■ Exercise
Copy out every entry below word for word, omitting the pictures.

(Dataset excerpt)
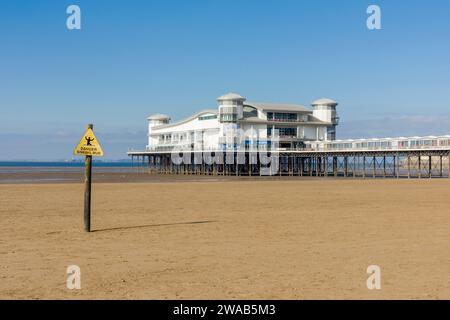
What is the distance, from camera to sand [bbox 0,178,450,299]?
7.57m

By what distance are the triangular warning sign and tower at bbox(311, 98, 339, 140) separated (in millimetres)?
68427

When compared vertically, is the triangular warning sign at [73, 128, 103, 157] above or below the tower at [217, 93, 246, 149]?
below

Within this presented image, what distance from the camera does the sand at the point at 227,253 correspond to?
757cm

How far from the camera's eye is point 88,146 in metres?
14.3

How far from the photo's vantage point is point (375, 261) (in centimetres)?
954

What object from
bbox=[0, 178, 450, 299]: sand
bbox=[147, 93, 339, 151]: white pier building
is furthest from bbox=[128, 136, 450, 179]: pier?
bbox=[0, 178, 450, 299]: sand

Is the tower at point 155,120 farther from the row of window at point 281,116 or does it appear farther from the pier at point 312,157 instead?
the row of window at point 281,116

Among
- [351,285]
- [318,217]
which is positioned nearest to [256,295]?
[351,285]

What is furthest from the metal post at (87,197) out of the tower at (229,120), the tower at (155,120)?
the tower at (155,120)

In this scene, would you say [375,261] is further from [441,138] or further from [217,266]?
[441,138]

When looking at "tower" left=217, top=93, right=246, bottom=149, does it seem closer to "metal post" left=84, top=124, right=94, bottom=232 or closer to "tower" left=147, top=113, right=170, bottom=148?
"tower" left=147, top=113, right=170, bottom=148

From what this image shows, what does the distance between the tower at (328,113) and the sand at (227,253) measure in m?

■ Worked answer
What is the distance, from camera to sand [bbox 0,178,450,299]?
7.57m

By what distance are the triangular warning sign and tower at bbox(311, 98, 339, 140) separated (in millimetres)?
68427

When compared vertically, is the triangular warning sign at [73, 128, 103, 157] above or below the tower at [217, 93, 246, 149]?
below

Within this presented image, what distance from the camera does the sand at the point at 227,253 correspond to?
757cm

How far from the camera's eye is point 88,146 in metres?
14.3

How far from the photo's vantage point is point (375, 261) (in centimetres)?
954

What object from
bbox=[0, 178, 450, 299]: sand
bbox=[147, 93, 339, 151]: white pier building
is furthest from bbox=[128, 136, 450, 179]: pier?
bbox=[0, 178, 450, 299]: sand

Is the tower at point 155,120 farther from the row of window at point 281,116 or does it appear farther from the pier at point 312,157 instead?
the row of window at point 281,116

Among
- [351,285]
- [318,217]
which is positioned nearest to [256,295]?
[351,285]

What is furthest from the metal post at (87,197) out of the tower at (229,120), the tower at (155,120)?
the tower at (155,120)

In this scene, would you say [375,261] is further from [441,138] or further from [217,266]?
[441,138]

When looking at "tower" left=217, top=93, right=246, bottom=149, does it seem closer to "metal post" left=84, top=124, right=94, bottom=232 or closer to "tower" left=147, top=113, right=170, bottom=148?
"tower" left=147, top=113, right=170, bottom=148

From what this image shows, what does the distance between the tower at (328,113) and the sand at (227,253) measure in m?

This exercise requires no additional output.